# [Aim]
For the copy, please give all of the data again exactly and leave the pictures out.

# [Input rows]
______

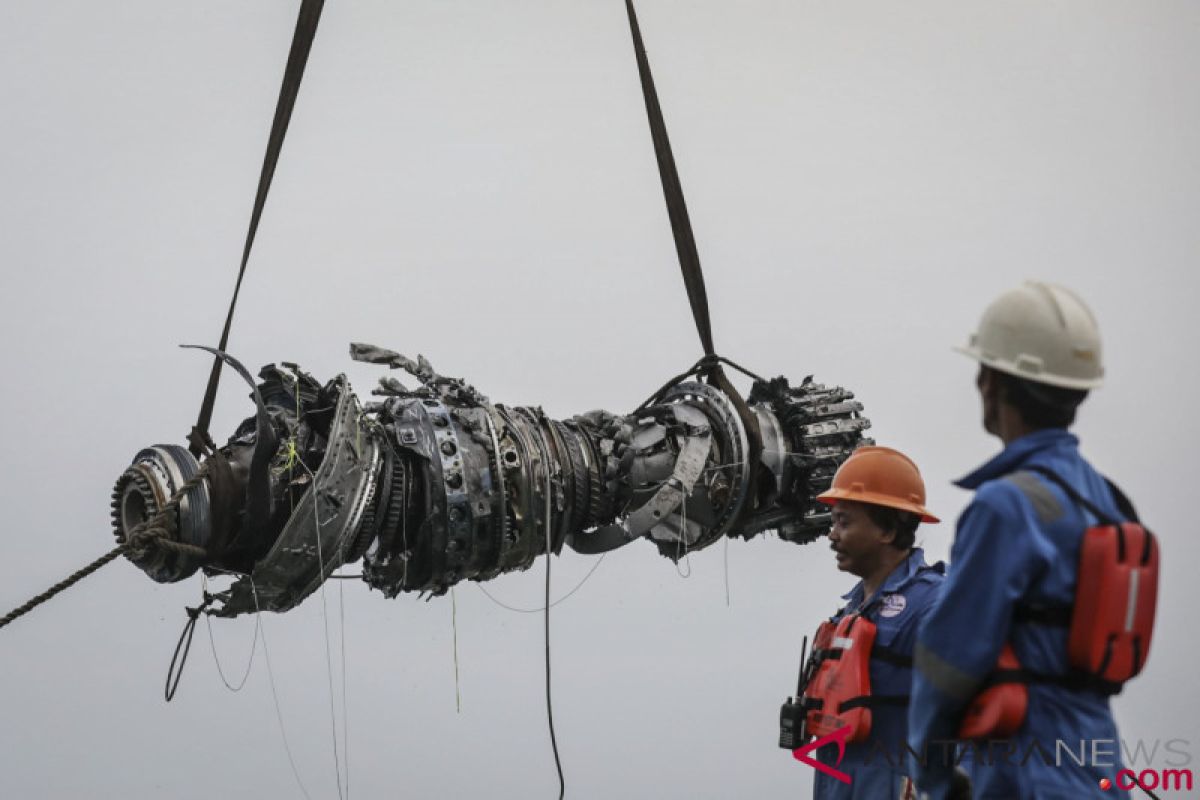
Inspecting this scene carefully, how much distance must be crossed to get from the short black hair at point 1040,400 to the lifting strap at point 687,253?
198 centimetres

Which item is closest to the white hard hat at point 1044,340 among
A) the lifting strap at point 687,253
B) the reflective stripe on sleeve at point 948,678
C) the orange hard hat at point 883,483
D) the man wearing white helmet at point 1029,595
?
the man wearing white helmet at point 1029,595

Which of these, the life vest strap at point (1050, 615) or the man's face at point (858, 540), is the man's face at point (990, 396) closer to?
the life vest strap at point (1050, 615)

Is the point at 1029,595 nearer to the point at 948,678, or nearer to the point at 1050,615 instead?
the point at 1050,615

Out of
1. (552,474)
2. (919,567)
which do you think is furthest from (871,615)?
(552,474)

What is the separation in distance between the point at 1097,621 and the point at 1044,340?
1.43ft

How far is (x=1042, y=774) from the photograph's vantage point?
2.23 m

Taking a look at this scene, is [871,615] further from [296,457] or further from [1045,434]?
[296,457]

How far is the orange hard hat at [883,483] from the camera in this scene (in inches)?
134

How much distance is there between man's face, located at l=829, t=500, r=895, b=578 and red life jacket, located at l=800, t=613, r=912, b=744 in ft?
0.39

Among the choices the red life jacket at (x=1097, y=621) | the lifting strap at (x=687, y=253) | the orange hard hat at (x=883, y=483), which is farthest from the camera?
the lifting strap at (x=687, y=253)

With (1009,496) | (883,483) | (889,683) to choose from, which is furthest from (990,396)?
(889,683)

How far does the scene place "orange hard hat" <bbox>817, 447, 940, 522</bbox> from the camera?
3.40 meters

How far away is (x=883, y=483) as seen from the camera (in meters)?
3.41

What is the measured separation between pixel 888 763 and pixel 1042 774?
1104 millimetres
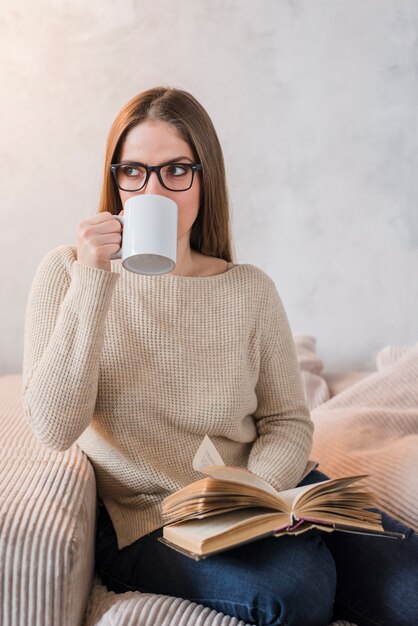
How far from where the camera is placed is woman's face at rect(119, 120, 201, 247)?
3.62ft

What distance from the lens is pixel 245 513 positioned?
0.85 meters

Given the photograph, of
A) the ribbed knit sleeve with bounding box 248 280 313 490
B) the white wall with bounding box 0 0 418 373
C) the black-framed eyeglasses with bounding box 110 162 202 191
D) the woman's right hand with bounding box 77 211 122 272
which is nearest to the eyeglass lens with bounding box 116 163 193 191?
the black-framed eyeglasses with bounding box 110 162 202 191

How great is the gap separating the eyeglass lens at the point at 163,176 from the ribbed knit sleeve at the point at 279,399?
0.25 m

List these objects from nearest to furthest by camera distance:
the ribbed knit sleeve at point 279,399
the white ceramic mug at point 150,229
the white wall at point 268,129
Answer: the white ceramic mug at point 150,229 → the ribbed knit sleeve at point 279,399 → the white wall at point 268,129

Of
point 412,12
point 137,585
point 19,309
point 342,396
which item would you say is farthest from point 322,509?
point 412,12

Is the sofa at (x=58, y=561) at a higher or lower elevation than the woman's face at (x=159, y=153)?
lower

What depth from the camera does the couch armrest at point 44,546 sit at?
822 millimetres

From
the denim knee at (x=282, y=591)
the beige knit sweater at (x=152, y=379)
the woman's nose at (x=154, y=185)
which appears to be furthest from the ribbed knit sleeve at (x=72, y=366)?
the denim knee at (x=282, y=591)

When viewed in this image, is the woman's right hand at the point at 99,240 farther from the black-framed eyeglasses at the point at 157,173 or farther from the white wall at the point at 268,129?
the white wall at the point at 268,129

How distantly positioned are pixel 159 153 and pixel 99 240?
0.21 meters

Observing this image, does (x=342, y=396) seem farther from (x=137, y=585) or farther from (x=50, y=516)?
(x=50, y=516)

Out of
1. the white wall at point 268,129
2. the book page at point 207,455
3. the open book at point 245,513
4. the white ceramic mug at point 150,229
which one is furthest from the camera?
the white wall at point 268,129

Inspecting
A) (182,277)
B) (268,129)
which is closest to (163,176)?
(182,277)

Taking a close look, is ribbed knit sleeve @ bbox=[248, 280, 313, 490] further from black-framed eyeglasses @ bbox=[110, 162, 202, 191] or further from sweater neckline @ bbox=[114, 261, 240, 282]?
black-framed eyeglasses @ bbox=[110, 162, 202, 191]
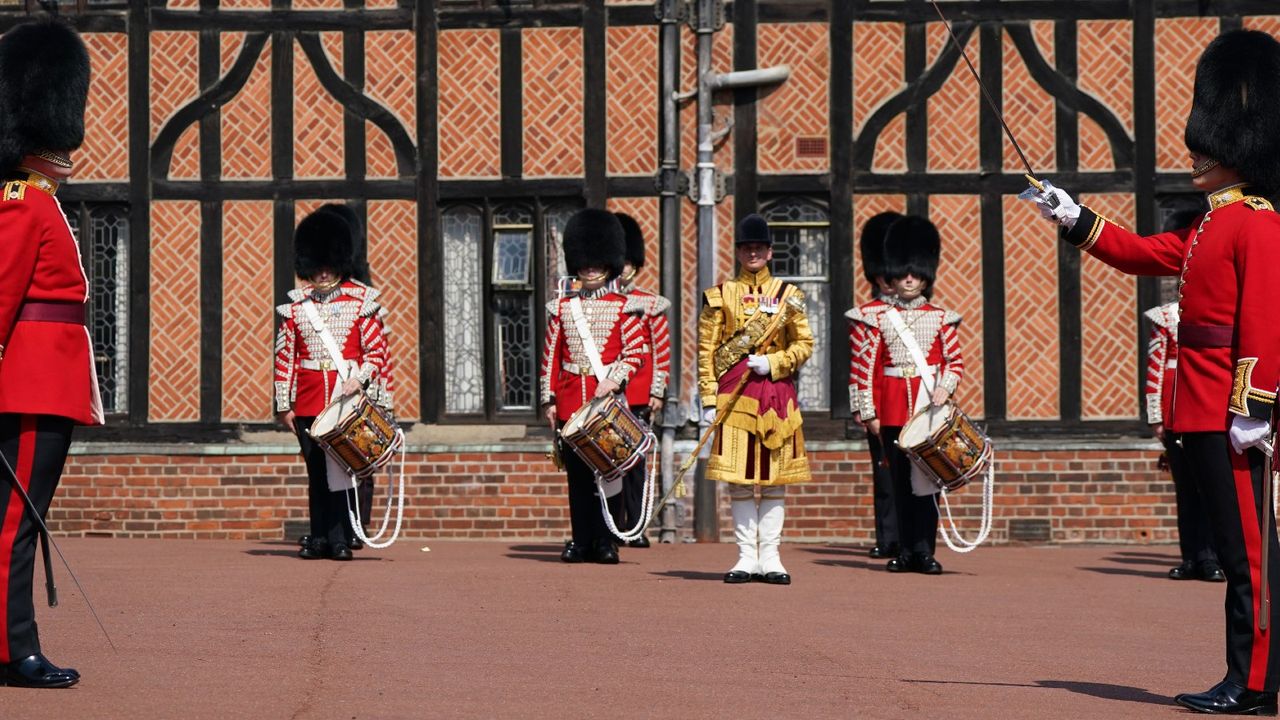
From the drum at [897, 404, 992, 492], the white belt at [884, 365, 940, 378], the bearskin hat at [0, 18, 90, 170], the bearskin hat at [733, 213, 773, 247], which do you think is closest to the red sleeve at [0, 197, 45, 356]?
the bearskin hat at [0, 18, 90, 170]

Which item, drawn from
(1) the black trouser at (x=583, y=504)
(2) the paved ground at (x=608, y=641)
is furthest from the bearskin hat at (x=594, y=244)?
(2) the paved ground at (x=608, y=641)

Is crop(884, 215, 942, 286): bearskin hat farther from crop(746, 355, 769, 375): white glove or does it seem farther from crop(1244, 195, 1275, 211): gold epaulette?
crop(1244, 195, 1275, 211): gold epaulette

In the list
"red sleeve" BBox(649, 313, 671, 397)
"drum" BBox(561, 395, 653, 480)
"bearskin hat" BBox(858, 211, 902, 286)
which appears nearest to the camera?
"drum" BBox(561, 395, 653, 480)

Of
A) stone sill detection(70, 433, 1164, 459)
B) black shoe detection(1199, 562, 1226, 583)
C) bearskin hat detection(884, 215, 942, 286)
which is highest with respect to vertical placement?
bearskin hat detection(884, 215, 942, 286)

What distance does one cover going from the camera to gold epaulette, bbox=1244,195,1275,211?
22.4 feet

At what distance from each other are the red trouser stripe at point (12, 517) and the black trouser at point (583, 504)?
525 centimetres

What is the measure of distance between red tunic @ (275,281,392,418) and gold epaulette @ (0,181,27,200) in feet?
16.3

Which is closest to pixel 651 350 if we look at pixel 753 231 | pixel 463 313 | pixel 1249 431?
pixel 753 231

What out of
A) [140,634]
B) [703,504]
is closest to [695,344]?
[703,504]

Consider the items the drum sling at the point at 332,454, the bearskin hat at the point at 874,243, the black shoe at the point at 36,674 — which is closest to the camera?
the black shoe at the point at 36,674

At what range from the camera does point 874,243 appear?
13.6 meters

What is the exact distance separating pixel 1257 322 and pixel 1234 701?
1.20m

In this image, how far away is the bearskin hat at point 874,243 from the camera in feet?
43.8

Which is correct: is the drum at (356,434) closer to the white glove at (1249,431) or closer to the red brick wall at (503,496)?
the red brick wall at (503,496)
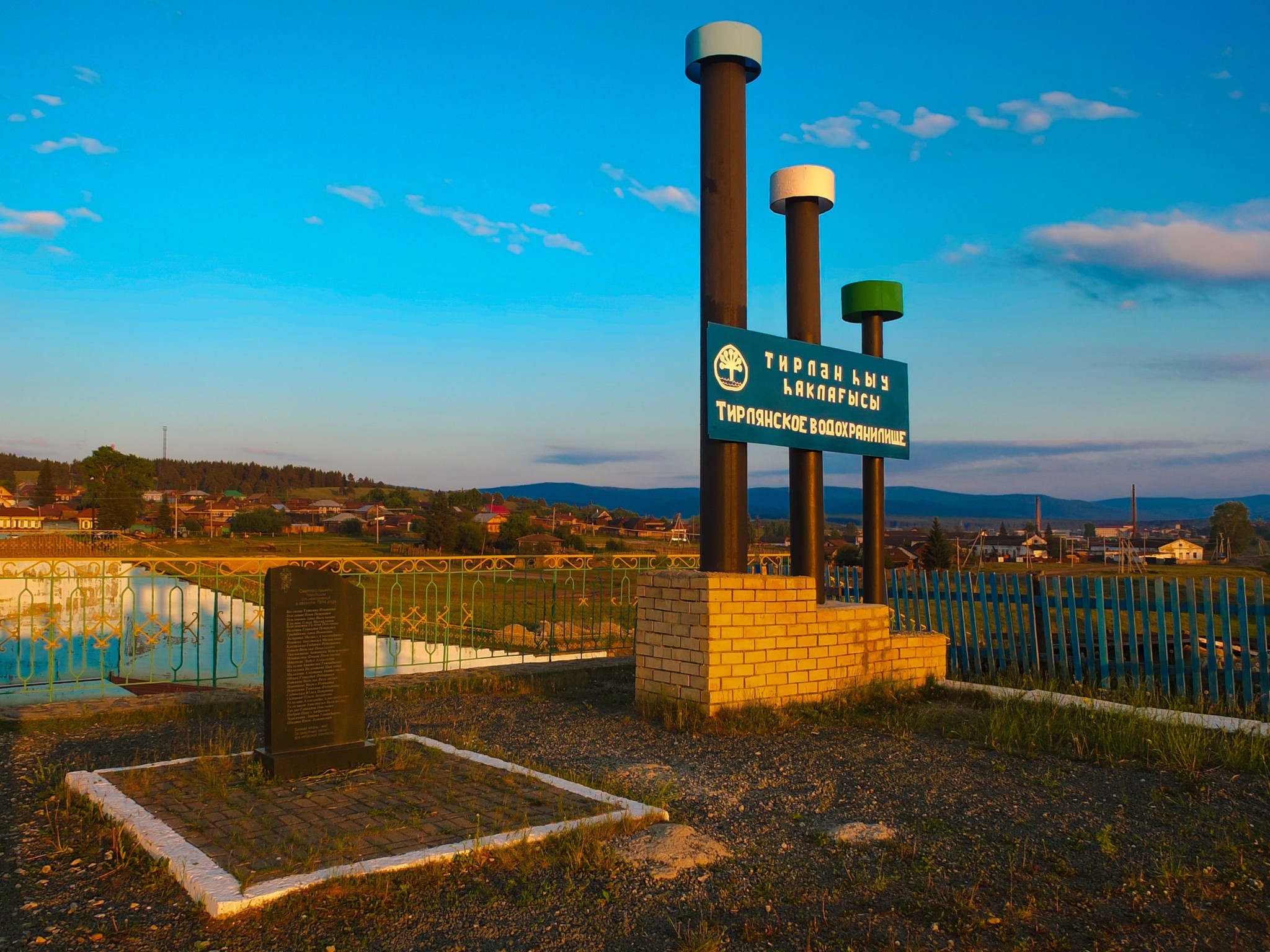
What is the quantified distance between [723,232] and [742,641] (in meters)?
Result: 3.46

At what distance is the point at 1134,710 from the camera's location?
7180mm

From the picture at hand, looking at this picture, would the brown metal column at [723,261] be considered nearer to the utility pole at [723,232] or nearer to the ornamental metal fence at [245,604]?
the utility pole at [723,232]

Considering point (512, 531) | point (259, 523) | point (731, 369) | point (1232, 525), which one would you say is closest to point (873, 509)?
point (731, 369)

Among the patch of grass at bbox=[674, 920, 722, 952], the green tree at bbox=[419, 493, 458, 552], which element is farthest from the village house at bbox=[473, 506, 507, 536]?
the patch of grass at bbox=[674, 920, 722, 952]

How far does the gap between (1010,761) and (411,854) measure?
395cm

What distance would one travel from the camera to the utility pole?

______

# [Solution for this task]
Inspecting this scene carefully, how much distance must be crossed to get from the short black hair at point 1040,400 to the lifting strap at point 687,253?
198 centimetres

Which item is closest to the white hard hat at point 1044,340 among
A) the lifting strap at point 687,253
B) the reflective stripe on sleeve at point 948,678
C) the orange hard hat at point 883,483
D) the man wearing white helmet at point 1029,595
?
the man wearing white helmet at point 1029,595

Which of these, the life vest strap at point (1050, 615) or the man's face at point (858, 540), is the man's face at point (990, 396) closer to?
the life vest strap at point (1050, 615)

Is the point at 1029,595 nearer to the point at 948,678, or nearer to the point at 1050,615 instead?
the point at 1050,615

Out of
1. (552,474)
2. (919,567)
which do you think is furthest from (871,615)?
(552,474)

What is the separation in distance between the point at 1097,621 and the point at 1044,340?
1.43ft

How far is (x=1042, y=774) from the photograph's vantage point?
2.23 m

Taking a look at this scene, is [871,615] further from [296,457] or further from [1045,434]?
[296,457]

How far is the orange hard hat at [883,483] from the camera in this scene (in inches)?
134

How much distance is there between man's face, located at l=829, t=500, r=895, b=578 and red life jacket, located at l=800, t=613, r=912, b=744 in ft?
0.39

Among the choices the red life jacket at (x=1097, y=621) | the lifting strap at (x=687, y=253) | the orange hard hat at (x=883, y=483), which is farthest from the camera?
the lifting strap at (x=687, y=253)

With (1009,496) | (883,483) | (889,683) to choose from, which is furthest from (990,396)?
(889,683)

How far does the scene place "orange hard hat" <bbox>817, 447, 940, 522</bbox> from the camera?
3.40 meters

How far away is (x=883, y=483) as seen from the camera (in meters)?
3.41

What is the measured separation between pixel 888 763 and pixel 1042 774?
1104 millimetres
How far from where the camera is placed is woman's face at rect(119, 120, 201, 247)?
3.62ft

What distance from the lens is pixel 245 513 positioned?
0.85 meters

Given the photograph, of
A) the ribbed knit sleeve with bounding box 248 280 313 490
B) the white wall with bounding box 0 0 418 373
C) the black-framed eyeglasses with bounding box 110 162 202 191
D) the woman's right hand with bounding box 77 211 122 272
which is nearest to the eyeglass lens with bounding box 116 163 193 191?
the black-framed eyeglasses with bounding box 110 162 202 191

How great is the gap separating the eyeglass lens at the point at 163,176 from the ribbed knit sleeve at the point at 279,399?
0.25 m

List these objects from nearest to furthest by camera distance:
the ribbed knit sleeve at point 279,399
the white ceramic mug at point 150,229
the white wall at point 268,129
Answer: the white ceramic mug at point 150,229 → the ribbed knit sleeve at point 279,399 → the white wall at point 268,129

Of
point 412,12
point 137,585
point 19,309
point 342,396
which item would you say is farthest from point 322,509?
point 412,12

Is the sofa at (x=58, y=561) at a higher or lower elevation than the woman's face at (x=159, y=153)?
lower

What depth from the camera does the couch armrest at point 44,546 sit at?
822 millimetres

From
the denim knee at (x=282, y=591)
the beige knit sweater at (x=152, y=379)
the woman's nose at (x=154, y=185)
which appears to be furthest from the ribbed knit sleeve at (x=72, y=366)?
the denim knee at (x=282, y=591)

When viewed in this image, is the woman's right hand at the point at 99,240 farther from the black-framed eyeglasses at the point at 157,173 or farther from the white wall at the point at 268,129?
the white wall at the point at 268,129

How distantly positioned are pixel 159 153 and pixel 99 240?
0.21 meters

Observing this image, does (x=342, y=396) seem farther from (x=137, y=585) or farther from (x=50, y=516)?
(x=50, y=516)

Out of
1. the white wall at point 268,129
2. the book page at point 207,455
3. the open book at point 245,513
4. the white ceramic mug at point 150,229
which one is furthest from the camera?
the white wall at point 268,129

Inspecting
A) (182,277)
B) (268,129)
which is closest to (163,176)?
(182,277)

Taking a close look, is ribbed knit sleeve @ bbox=[248, 280, 313, 490] further from black-framed eyeglasses @ bbox=[110, 162, 202, 191] or further from sweater neckline @ bbox=[114, 261, 240, 282]?
black-framed eyeglasses @ bbox=[110, 162, 202, 191]
From the drum at [897, 404, 992, 492], the white belt at [884, 365, 940, 378], the bearskin hat at [0, 18, 90, 170], the bearskin hat at [733, 213, 773, 247], which do you think is closest to the red sleeve at [0, 197, 45, 356]?
the bearskin hat at [0, 18, 90, 170]

Which item, drawn from
(1) the black trouser at (x=583, y=504)
(2) the paved ground at (x=608, y=641)
is furthest from the bearskin hat at (x=594, y=244)?
(2) the paved ground at (x=608, y=641)

Is crop(884, 215, 942, 286): bearskin hat farther from crop(746, 355, 769, 375): white glove or does it seem farther from crop(1244, 195, 1275, 211): gold epaulette?
crop(1244, 195, 1275, 211): gold epaulette

In the list
"red sleeve" BBox(649, 313, 671, 397)
"drum" BBox(561, 395, 653, 480)
"bearskin hat" BBox(858, 211, 902, 286)
which appears nearest to the camera?
"drum" BBox(561, 395, 653, 480)

Of
A) stone sill detection(70, 433, 1164, 459)
B) black shoe detection(1199, 562, 1226, 583)
C) bearskin hat detection(884, 215, 942, 286)
which is highest with respect to vertical placement?
bearskin hat detection(884, 215, 942, 286)

What distance does one cover going from the camera to gold epaulette, bbox=1244,195,1275,211?
22.4 feet

At what distance from each other are the red trouser stripe at point (12, 517) and the black trouser at point (583, 504)?
525 centimetres

What is the measure of distance between red tunic @ (275,281,392,418) and gold epaulette @ (0,181,27,200) in feet?
16.3

Which is closest to pixel 651 350 if we look at pixel 753 231 | pixel 463 313 | pixel 1249 431?
pixel 753 231

What out of
A) [140,634]
B) [703,504]
is closest to [695,344]?
[703,504]

Consider the items the drum sling at the point at 332,454, the bearskin hat at the point at 874,243, the black shoe at the point at 36,674 — which is closest to the camera?
the black shoe at the point at 36,674

At what range from the camera does point 874,243 appear?
13.6 meters

What is the exact distance separating pixel 1257 322 and pixel 1234 701?
1.20m

In this image, how far away is the bearskin hat at point 874,243 from the camera in feet?
43.8

Which is correct: is the drum at (356,434) closer to the white glove at (1249,431) or closer to the red brick wall at (503,496)?
the red brick wall at (503,496)
What is the quantified distance between [723,232] and [742,641] (in meters)?
Result: 3.46

At what distance is the point at 1134,710 from the camera's location?
7180mm

From the picture at hand, looking at this picture, would the brown metal column at [723,261] be considered nearer to the utility pole at [723,232] or nearer to the ornamental metal fence at [245,604]?
the utility pole at [723,232]

Considering point (512, 531) | point (259, 523) | point (731, 369) | point (1232, 525), which one would you say is closest to point (873, 509)?
point (731, 369)

Among the patch of grass at bbox=[674, 920, 722, 952], the green tree at bbox=[419, 493, 458, 552], which element is farthest from the village house at bbox=[473, 506, 507, 536]?
the patch of grass at bbox=[674, 920, 722, 952]

How far does the gap between (1010,761) and (411,854) measure?
395cm

What distance would one travel from the camera to the utility pole?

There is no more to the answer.